→ Your assignment
Exact transcription, pictures omitted: begin at the top line of the records below and end with the line bearing "Q: What species is this?".

Records from a data collection:
+ + + + + + +

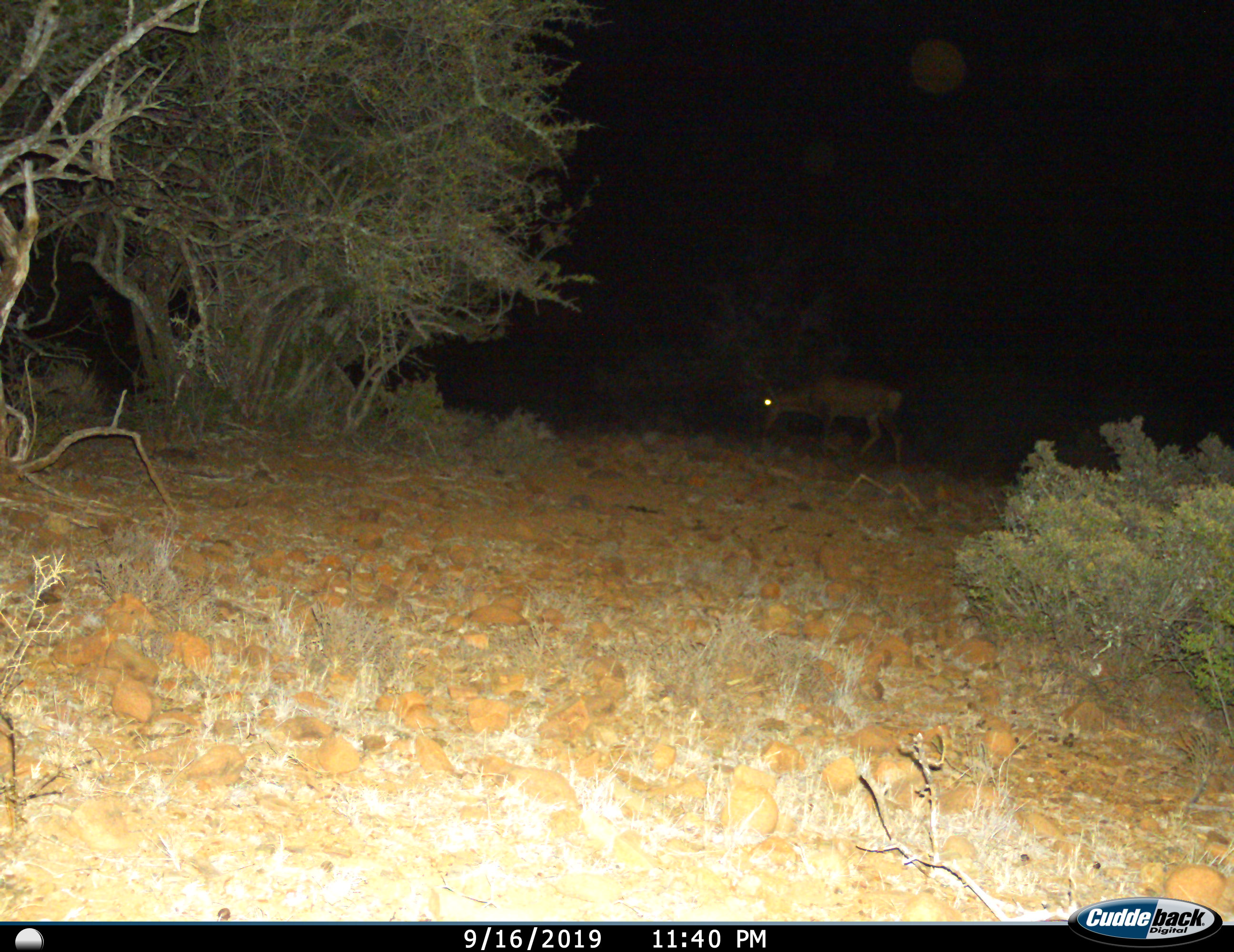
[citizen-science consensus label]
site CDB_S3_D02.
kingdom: Animalia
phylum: Chordata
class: Mammalia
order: Artiodactyla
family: Bovidae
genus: Alcelaphus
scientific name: Alcelaphus buselaphus caama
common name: red hartebeest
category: hartebeestred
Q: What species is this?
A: Hartebeestred (red hartebeest) (Alcelaphus buselaphus caama).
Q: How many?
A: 1.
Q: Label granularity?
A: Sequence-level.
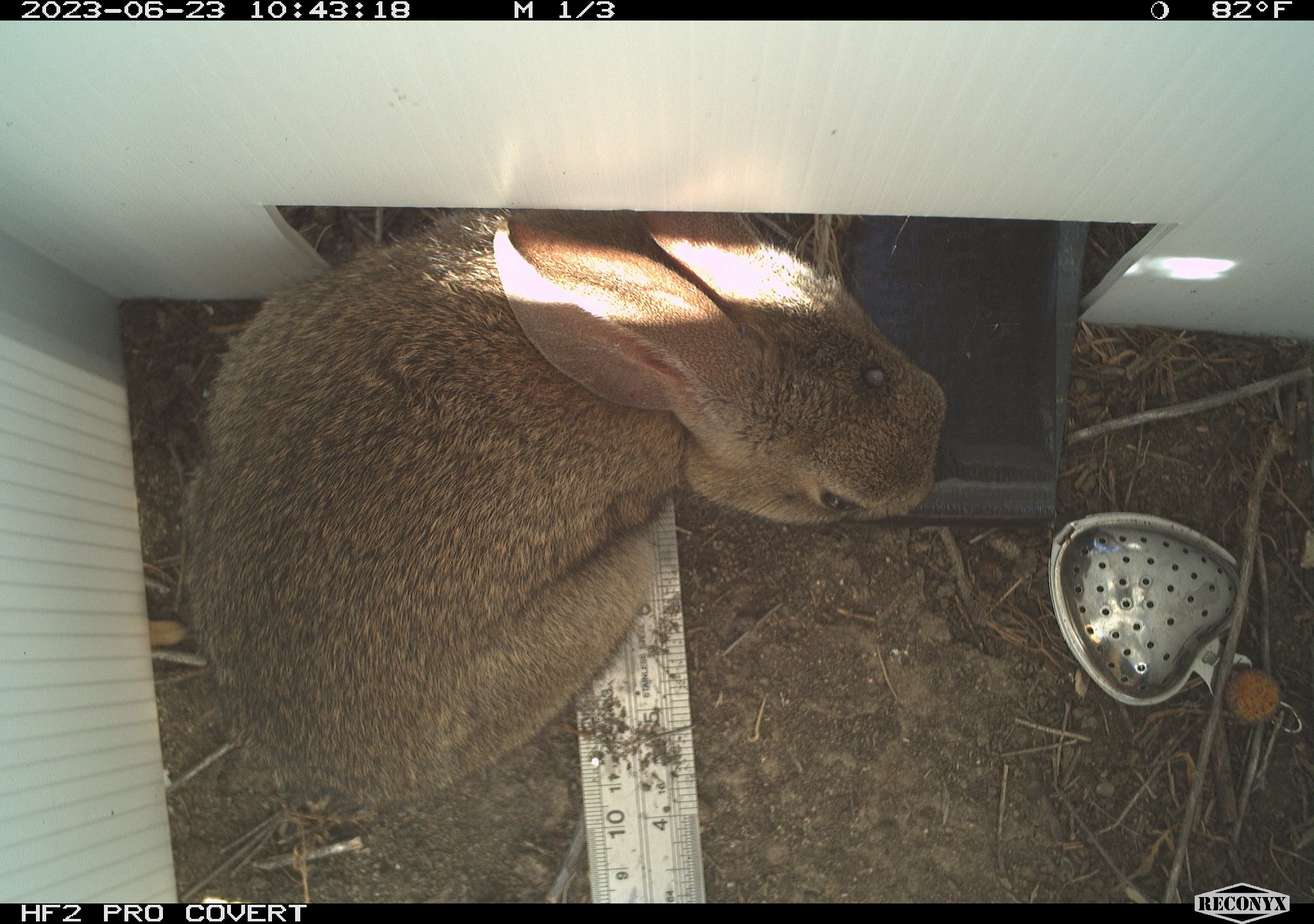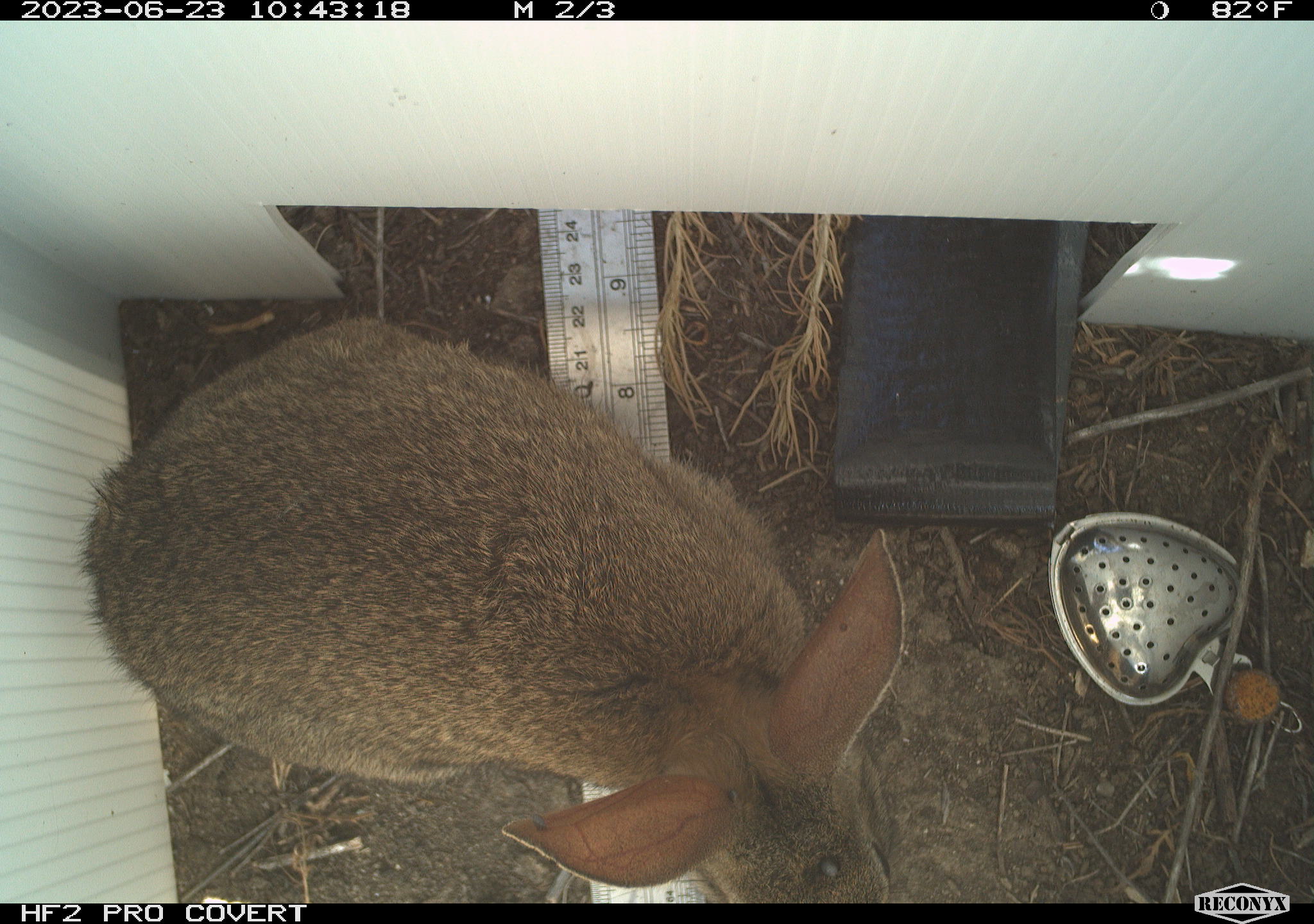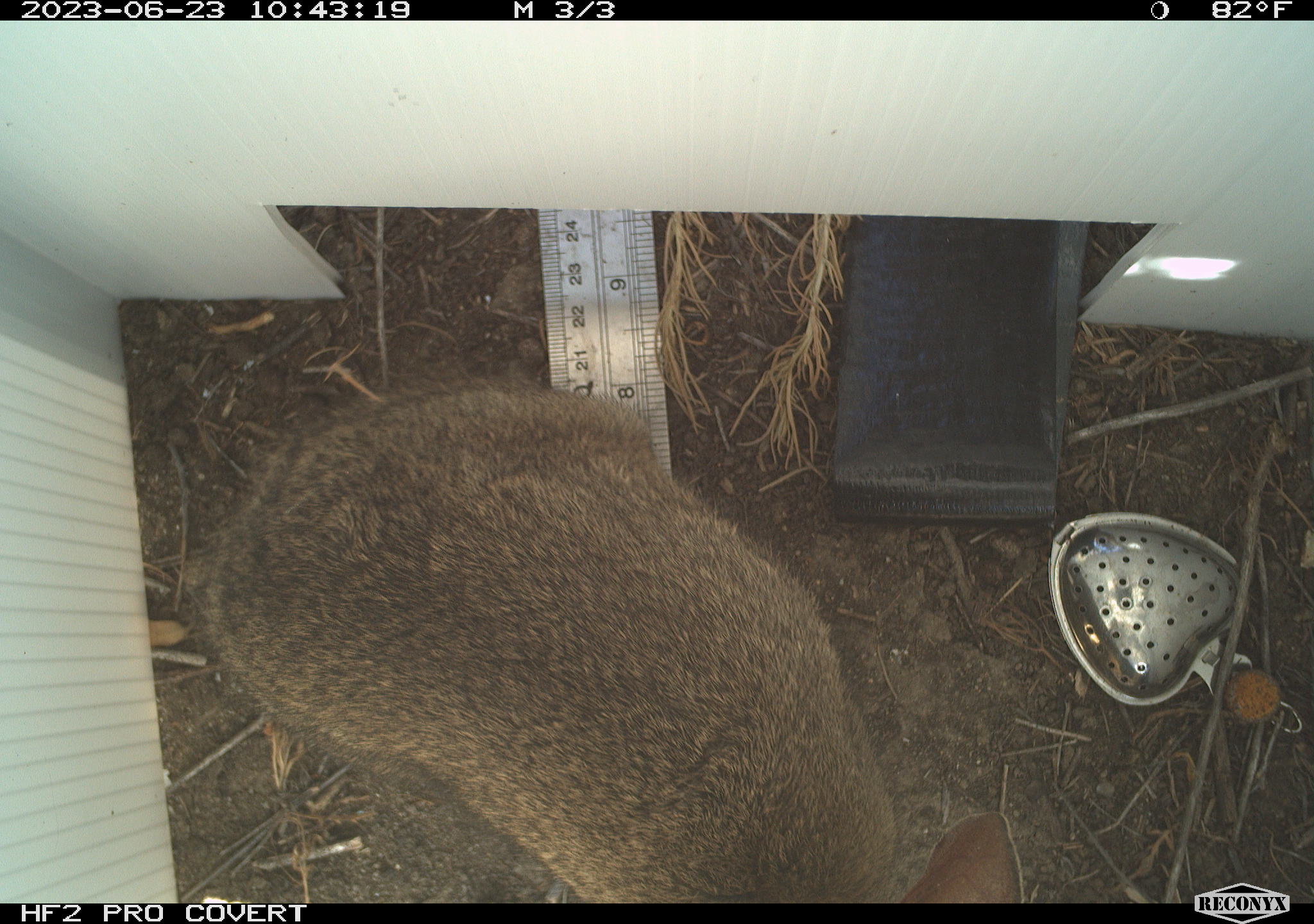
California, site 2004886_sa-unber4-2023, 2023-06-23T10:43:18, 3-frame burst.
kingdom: Animalia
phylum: Chordata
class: Mammalia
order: Lagomorpha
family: Leporidae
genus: Sylvilagus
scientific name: Sylvilagus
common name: cottontail rabbits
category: sylvilagus species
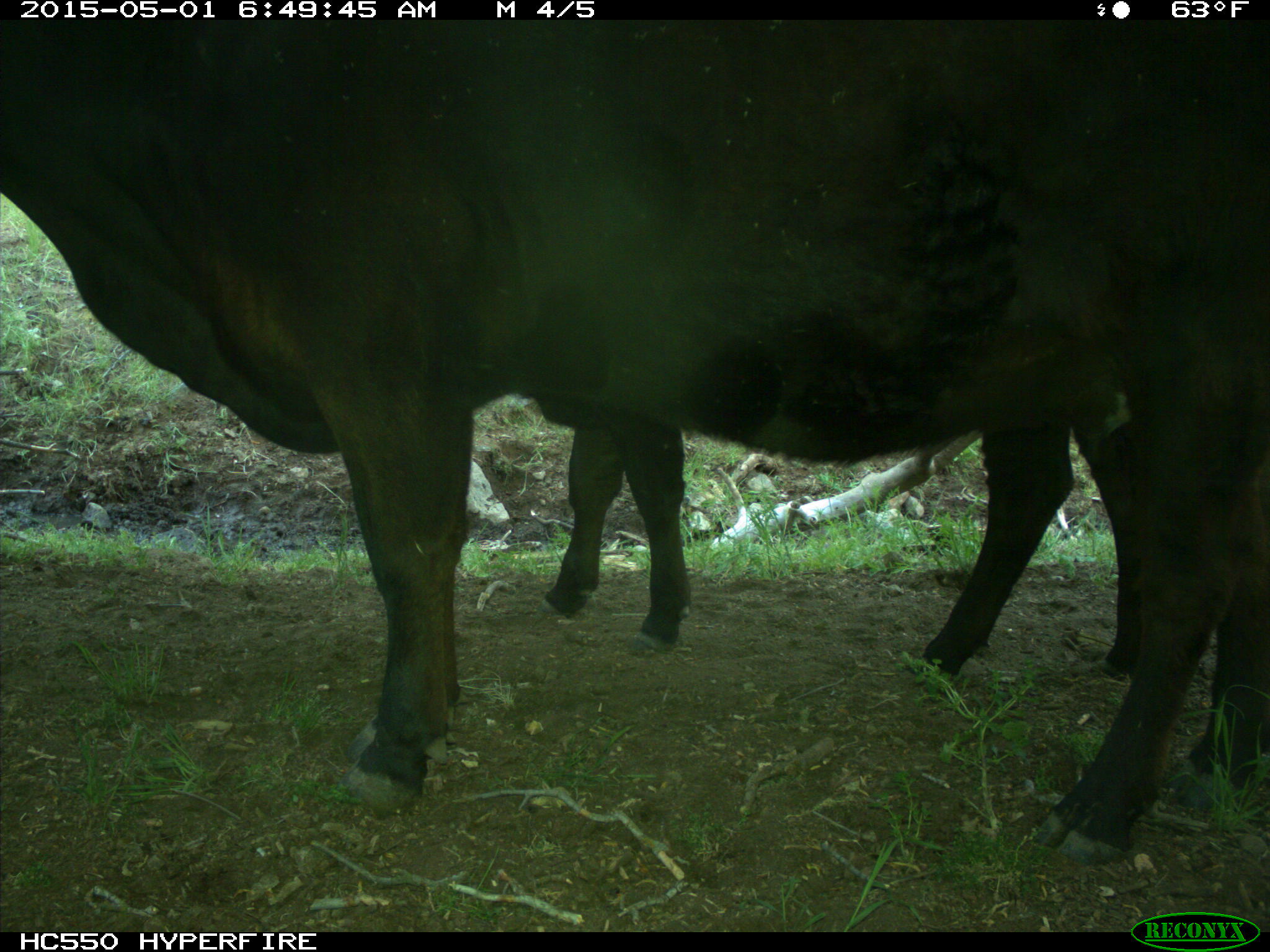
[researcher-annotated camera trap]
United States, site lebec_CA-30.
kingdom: Animalia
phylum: Chordata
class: Mammalia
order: Artiodactyla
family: Bovidae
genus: Bos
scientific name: Bos taurus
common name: domestic cow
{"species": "Bos taurus (domestic cow)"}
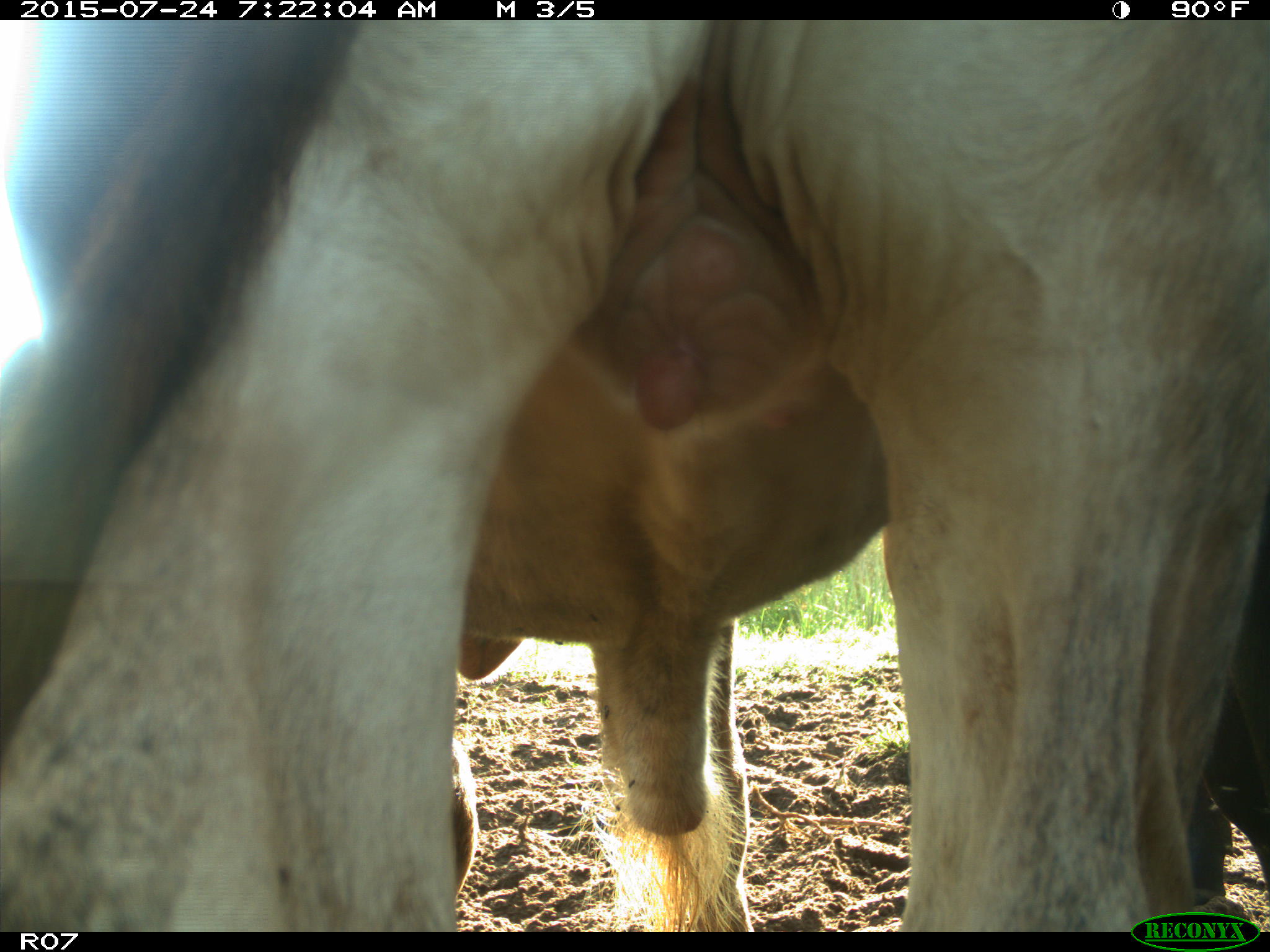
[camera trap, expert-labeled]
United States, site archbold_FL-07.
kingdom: Animalia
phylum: Chordata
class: Mammalia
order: Artiodactyla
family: Bovidae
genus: Bos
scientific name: Bos taurus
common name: domestic cow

+ + + + + + +

→ Exercise result
[citizen-science consensus label]
site CDB_S3_D02.
kingdom: Animalia
phylum: Chordata
class: Mammalia
order: Artiodactyla
family: Bovidae
genus: Alcelaphus
scientific name: Alcelaphus buselaphus caama
common name: red hartebeest
category: hartebeestred
Q: What species is this?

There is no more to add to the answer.